Disclaimer: Unfortunately, I didn't have my digital camera with me, only my phone. It's a ZTE Blade so the pictures were a bit hit and miss, but I think some of them are interesting despite the poor quality. I intend to return with a better camera. 

So, welcome to Tyting Farm, Surrey. 





Something interesting I noticed is the graffiti on the house on the left. I couldn't make out if it said Love Peace or Love Place, however I theorise that it was Love Place. The house was the only bit that had any cameras on it (two, in fact) so I wondered if maybe it was ever used as some sort of Brothel, post abandonment. 













I think someone might have tried to climb up this pipe.





Onto the main farm bit;

































I think I must have played too much Portal, but I was honestly worried that this could be some sort of security device rigged up by a bitter farmer. The first time I walked in front of it, I was ready to dive to the ground.

















So yes, all in all a very interesting little tour.
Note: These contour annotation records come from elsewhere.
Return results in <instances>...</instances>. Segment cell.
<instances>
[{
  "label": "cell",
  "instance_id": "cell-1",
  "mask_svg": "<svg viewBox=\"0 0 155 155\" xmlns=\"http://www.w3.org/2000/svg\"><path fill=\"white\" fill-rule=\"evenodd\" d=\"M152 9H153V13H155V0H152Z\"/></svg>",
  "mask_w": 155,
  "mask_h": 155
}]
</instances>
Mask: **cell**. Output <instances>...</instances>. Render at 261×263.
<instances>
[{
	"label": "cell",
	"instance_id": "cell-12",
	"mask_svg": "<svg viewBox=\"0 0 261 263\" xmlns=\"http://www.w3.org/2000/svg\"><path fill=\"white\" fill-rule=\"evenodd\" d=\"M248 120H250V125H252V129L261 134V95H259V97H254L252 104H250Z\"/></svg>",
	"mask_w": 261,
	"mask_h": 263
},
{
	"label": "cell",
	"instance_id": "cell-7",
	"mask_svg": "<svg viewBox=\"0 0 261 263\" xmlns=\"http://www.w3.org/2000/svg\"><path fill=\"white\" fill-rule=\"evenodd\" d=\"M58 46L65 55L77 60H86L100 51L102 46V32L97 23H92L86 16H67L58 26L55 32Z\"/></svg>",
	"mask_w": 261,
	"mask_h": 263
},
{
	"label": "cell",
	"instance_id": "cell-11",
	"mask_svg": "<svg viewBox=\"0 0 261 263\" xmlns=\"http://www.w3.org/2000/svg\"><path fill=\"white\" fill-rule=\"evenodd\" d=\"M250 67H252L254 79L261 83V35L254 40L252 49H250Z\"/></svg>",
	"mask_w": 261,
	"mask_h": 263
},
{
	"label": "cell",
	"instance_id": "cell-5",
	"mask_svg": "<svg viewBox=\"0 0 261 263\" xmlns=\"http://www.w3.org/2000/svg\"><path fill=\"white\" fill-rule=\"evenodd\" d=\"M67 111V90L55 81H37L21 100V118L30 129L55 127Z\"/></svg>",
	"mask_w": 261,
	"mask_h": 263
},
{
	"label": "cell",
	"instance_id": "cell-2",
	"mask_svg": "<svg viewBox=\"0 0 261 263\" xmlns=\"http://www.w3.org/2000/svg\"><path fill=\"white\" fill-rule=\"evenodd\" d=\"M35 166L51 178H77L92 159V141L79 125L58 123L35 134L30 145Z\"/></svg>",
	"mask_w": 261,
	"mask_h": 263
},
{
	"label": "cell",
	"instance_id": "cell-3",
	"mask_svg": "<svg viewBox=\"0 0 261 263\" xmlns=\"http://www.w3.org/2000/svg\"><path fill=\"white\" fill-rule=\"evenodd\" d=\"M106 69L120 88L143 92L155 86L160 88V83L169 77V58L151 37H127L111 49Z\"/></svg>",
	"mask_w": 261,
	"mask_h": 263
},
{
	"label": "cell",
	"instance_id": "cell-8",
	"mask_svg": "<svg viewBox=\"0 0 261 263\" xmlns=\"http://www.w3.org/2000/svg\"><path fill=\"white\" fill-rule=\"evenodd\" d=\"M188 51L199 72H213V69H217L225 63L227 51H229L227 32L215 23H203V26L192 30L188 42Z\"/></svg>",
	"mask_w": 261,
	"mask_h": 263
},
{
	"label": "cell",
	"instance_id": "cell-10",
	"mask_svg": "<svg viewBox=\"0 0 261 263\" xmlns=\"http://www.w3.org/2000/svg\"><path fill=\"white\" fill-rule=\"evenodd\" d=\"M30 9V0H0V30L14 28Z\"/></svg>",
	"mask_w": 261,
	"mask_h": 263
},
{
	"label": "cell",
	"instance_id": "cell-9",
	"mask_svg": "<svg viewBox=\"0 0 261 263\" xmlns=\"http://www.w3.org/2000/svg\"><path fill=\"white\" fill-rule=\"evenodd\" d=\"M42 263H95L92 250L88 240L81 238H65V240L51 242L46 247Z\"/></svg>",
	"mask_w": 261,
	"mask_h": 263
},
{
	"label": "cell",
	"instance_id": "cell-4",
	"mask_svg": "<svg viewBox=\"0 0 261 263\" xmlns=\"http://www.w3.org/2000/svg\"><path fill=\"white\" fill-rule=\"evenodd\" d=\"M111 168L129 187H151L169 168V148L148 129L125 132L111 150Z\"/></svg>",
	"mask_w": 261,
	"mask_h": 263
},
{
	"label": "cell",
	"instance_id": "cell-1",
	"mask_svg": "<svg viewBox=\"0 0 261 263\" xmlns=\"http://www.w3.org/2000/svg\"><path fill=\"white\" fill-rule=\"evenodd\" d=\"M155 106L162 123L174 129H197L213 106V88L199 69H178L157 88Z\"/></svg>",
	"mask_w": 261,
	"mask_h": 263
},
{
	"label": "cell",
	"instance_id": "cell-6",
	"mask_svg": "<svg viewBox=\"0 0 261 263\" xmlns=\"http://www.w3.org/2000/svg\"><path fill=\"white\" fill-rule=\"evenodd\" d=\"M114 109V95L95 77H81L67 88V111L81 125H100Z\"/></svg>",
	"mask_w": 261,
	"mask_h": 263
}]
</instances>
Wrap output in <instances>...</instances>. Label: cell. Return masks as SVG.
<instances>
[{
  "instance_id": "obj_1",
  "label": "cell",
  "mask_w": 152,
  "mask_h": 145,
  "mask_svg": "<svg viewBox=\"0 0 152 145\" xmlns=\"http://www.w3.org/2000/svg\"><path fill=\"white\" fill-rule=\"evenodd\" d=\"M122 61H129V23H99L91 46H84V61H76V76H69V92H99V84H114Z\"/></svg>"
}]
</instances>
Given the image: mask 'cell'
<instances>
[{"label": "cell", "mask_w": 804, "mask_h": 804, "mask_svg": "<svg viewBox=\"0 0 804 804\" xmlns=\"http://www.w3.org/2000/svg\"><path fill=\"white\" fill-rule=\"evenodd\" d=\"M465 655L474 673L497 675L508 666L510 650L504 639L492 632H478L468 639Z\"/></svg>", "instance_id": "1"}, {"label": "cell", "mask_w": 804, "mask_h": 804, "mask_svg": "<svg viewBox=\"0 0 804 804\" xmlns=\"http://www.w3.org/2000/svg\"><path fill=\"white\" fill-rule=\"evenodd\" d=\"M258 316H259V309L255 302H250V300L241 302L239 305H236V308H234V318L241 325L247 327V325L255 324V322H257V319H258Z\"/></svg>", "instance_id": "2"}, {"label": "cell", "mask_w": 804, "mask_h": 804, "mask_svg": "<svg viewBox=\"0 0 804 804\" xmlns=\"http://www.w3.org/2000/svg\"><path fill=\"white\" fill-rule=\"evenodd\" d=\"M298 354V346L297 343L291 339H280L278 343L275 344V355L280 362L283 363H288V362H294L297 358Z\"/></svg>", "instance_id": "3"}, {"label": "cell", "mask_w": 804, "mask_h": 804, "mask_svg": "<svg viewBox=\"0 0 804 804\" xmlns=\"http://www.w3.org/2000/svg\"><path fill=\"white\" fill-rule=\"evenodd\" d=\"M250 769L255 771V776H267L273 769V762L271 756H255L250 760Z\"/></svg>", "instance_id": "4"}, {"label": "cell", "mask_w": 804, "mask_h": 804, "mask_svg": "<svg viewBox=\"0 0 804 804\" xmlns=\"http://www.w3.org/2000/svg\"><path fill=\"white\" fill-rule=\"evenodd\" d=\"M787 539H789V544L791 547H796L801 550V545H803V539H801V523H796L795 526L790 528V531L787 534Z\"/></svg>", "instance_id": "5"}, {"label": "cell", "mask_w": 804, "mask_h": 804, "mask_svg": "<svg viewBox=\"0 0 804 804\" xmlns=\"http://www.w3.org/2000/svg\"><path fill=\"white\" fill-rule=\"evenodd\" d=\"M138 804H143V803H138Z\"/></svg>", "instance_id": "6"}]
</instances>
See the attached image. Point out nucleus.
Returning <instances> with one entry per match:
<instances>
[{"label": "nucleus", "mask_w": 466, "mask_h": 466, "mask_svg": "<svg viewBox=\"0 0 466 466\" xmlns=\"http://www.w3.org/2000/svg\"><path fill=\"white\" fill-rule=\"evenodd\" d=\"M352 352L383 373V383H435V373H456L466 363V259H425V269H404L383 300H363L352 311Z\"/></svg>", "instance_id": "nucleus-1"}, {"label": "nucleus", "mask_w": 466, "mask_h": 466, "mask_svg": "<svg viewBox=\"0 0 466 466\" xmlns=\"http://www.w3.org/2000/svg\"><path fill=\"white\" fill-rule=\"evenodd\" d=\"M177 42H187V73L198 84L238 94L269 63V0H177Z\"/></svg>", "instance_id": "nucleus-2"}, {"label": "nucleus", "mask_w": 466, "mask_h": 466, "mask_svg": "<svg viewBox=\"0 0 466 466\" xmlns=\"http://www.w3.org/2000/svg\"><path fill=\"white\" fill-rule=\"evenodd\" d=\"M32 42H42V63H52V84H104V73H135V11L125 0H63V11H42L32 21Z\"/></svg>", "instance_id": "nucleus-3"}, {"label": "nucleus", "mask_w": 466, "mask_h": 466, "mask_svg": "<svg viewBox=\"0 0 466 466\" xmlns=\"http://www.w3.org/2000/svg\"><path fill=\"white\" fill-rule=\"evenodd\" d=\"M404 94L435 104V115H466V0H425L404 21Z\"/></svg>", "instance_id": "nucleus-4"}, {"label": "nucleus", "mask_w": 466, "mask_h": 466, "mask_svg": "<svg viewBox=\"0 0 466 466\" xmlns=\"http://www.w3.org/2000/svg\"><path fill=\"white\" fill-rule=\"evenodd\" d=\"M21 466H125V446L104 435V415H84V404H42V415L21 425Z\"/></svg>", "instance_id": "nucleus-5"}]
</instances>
I should very much like to head back sometime with a better camera, so maybe that will happen soon.

EDIT; I discovered that this Farm is called Tyting Farm (thanks themousepolice). Googling doesn't reveal a huge amount of interest, but one thing that caught my eye was the security. All over the property were stickers warning of security presence, which I could only trace to being two cameras. But it seems that for a long time, the place was occupied by gypsies, and the measures are there as a means of deterring them. The property seems to be at the centre of a conflict between locals and guildford borough council as to what to do with it.


----------



## themousepolice (May 27, 2011)

nice good and interesting.

ive alot of 1 inch scale maps of the Guilford area, all farms etc are individually named on them. if you was to message me the name of the nearest village or suburb (or post it on here) i can most likely tell you what the name of the place is


----------



## KingLewis92 (May 28, 2011)

> I think I must have played too much Portal, but I was honestly worried that this could be some sort of security device rigged up by a bitter farmer. The first time I walked in front of it, I was ready to dive to the ground.



Haha!
A Wild Imagination!


----------